Kurt ramassa un peu de terre et la fourra dans un sac de toile. Je m’approchai.
« Vous ramassez de la poussière ?
— De l’humus.
— Ah ? Et c’est pour ?
— Pour l’alchimiste pour qui on travaille.
— Vous devez ramener de l’humus à un alchimiste ?
— Et des vers, des fleurs et du bois.

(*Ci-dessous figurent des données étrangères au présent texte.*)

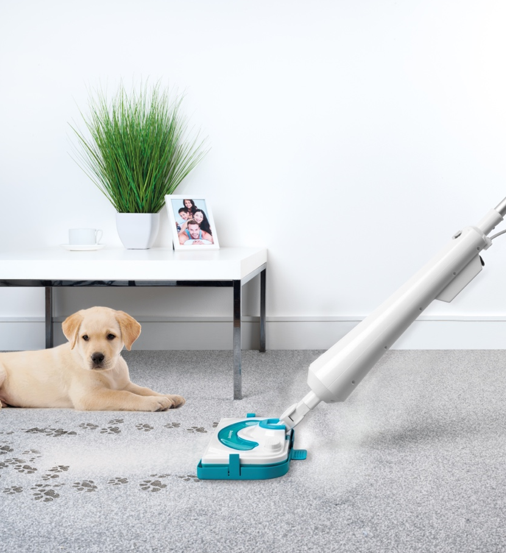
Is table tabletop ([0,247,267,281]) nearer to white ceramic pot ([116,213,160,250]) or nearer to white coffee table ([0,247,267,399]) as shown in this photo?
white coffee table ([0,247,267,399])

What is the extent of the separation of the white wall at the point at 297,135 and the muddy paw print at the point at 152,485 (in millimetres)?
1173

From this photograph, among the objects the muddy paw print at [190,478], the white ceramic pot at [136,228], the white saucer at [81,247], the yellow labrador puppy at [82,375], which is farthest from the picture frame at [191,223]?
the muddy paw print at [190,478]

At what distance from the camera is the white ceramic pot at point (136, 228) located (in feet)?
6.49

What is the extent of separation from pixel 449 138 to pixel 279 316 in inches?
35.0

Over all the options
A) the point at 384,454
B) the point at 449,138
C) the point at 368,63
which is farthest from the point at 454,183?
the point at 384,454

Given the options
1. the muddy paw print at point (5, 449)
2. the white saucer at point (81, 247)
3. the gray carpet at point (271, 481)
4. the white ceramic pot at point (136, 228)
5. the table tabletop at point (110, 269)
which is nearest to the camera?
the gray carpet at point (271, 481)

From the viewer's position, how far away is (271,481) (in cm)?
101

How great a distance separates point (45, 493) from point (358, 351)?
563 millimetres

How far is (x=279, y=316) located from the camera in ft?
7.24

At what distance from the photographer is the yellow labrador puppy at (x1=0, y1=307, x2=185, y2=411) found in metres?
1.40

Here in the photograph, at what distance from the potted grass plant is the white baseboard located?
36cm

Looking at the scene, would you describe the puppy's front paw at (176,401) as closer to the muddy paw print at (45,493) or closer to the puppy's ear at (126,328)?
the puppy's ear at (126,328)

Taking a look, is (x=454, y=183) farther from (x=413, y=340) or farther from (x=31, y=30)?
(x=31, y=30)

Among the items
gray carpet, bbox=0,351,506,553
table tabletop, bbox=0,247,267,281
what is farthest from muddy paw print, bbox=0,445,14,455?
table tabletop, bbox=0,247,267,281
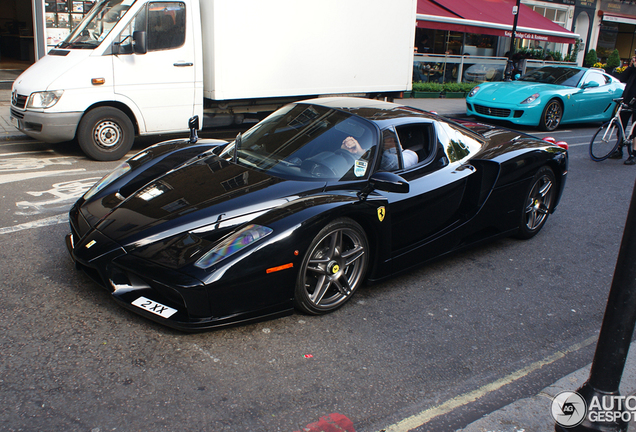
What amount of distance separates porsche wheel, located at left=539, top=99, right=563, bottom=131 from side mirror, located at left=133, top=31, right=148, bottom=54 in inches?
350

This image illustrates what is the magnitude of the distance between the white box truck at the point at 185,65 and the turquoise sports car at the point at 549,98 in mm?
3595

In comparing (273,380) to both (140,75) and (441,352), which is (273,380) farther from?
(140,75)

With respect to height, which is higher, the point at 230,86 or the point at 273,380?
the point at 230,86

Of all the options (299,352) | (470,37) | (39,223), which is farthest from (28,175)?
(470,37)

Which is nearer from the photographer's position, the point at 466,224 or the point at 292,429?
the point at 292,429

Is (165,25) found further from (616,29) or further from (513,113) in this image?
(616,29)

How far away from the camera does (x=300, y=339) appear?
3.28 m

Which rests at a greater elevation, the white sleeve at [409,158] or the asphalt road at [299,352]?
the white sleeve at [409,158]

On devrait les trouver dans le coin, ça fait des jours qu’on marche pour arriver ici !
— Qu’est ce qui vous a amené à cette mission ?
— Bah, fit le nain, à Corbe, vu ce qu’on se prenait dans la gueule à l’aventure, on s’est dit qu’on voudrait bien acheter des baumes de soin… Mais vu qu’il y avait pénurie, à cause de la guerre et tout ça, l’alchimiste à qui on s’est adressés nous a demandé d’aller chercher quelques matières premières pour lui. C’est donnant-donnant.
— Vous le connaissiez ?
— Oui, c’est un ami de mon oncle », fit Ken.

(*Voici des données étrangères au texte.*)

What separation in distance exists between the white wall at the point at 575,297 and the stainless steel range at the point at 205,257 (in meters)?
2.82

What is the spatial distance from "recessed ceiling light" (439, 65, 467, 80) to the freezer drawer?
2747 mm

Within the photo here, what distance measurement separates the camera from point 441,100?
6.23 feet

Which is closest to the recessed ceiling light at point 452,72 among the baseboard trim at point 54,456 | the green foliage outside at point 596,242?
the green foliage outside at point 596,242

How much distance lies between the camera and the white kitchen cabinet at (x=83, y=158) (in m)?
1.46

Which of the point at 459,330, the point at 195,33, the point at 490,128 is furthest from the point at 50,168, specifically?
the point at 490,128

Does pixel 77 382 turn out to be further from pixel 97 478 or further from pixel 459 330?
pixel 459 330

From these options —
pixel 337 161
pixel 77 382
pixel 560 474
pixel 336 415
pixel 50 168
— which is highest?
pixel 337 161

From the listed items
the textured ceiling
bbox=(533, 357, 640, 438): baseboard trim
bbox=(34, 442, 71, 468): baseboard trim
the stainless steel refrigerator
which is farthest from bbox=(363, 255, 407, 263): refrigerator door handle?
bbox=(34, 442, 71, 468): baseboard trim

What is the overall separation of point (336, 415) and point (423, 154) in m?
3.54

Ce n’était certainement pas cette activité-là qui intéressait mes commanditaires. Nécessairement, c’était lié avec quelque-chose qu’ils avaient fait avant… Ou planifiaient pour plus tard.
« Je vois. Et vous avez fait quoi, comme aventures, pour vous en prendre « plein la gueule » ?
— Holà, mais ça fait longtemps qu’on bourlingue, on a fait des tas de choses ! Ça serait trop long de dresser la liste !
— En même temps, on a la journée. Vous les choisissez comment, vos missions ?
— Souvent, elles nous tombent dessus plus qu’on ne les choisit…
— En fait vous faites des missions au fur et à mesure de vos rencontres ?
— Exactement. On nous embauche pour des trucs divers. Donc la récolte de plantes.
— Des mercenaires, quoi », cracha Aïdan avec un mépris visible.
En effet, c’était une façon de voir.
« Et toi ? reprit le nain. Parce que moi, je n’ai rien contre l’idée de faire route avec quelqu’un, mais j’aimerais mieux que ce soit avec quelqu’un que je connais un peu. T’aurais pas une prime sur ta tête, des fois ?
— Pas à ma connaissance.
— Ha, je le saurais ! railla cette grande gueule d’Aïdan de sous son chapeau.
— Mais tu fais quoi, tu vas où ? À Corbe ? T’y as de la famille ?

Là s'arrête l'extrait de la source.